* **DOCUMENT**:

The Copyright Act 1968 requires all publishers to lodge a copy of every printed book to the National Library of Australia (NLA) and their relevant state library. This is called legal deposit. Print on demand is considered a form of print and thus legal deposit is required. ‘Published’ simply means ‘made available to the public’ (regardless of whether it is free or at a cost).

Electronic publications (that have no physical form, such as ebooks, though not those distributed on physical media like CDs) are not covered by the current Act, and this means that legal deposit is not required for them, though it is being planned for.

In March 2012 the federal Attorney General’s department released a consultation paper that recommends that legal deposit be extended to cover all electronic publications. In theory this is a sensible proposal. In practice, however, it is ludicrous. Taken literally, it would require the NLA to archive everything published on the internet in Australia. This is likely to be impossible.

The proposal addresses this by suggesting that the archiving of online publications be ‘on demand’ rather than automatic, in other words that some publishers would be told to provide legal deposit copies (presumably based on their relevance).

Returning to the present, because legal deposit includes print on demand books, anyone making one through services like Blurb Australia or any other Australian (or Australian based subsidiary of a foreign) publisher must provide legal deposit copies to the National Library of Australia and their relevant state library, in my case the State Library of Victoria (SLV).

* **SOURCE EXCERPT**:
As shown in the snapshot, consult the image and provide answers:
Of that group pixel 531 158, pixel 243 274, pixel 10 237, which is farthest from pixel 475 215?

* **STATED GOAL**: Retype the text on legal deposit above in full, word for word.

* **IN RESPONSE**:
The Copyright Act 1968 requires all publishers to lodge a copy of every printed book to the National Library of Australia (NLA) and their relevant state library. This is called legal deposit. Print on demand is considered a form of print and thus legal deposit is required. ‘Published’ simply means ‘made available to the public’ (regardless of whether it is free or at a cost).

Electronic publications (that have no physical form, such as ebooks, though not those distributed on physical media like CDs) are not covered by the current Act, and this means that legal deposit is not required for them, though it is being planned for.

In March 2012 the federal Attorney General’s department released a consultation paper that recommends that legal deposit be extended to cover all electronic publications. In theory this is a sensible proposal. In practice, however, it is ludicrous. Taken literally, it would require the NLA to archive everything published on the internet in Australia. This is likely to be impossible.

The proposal addresses this by suggesting that the archiving of online publications be ‘on demand’ rather than automatic, in other words that some publishers would be told to provide legal deposit copies (presumably based on their relevance).

Returning to the present, because legal deposit includes print on demand books, anyone making one through services like Blurb Australia or any other Australian (or Australian based subsidiary of a foreign) publisher must provide legal deposit copies to the National Library of Australia and their relevant state library, in my case the State Library of Victoria (SLV).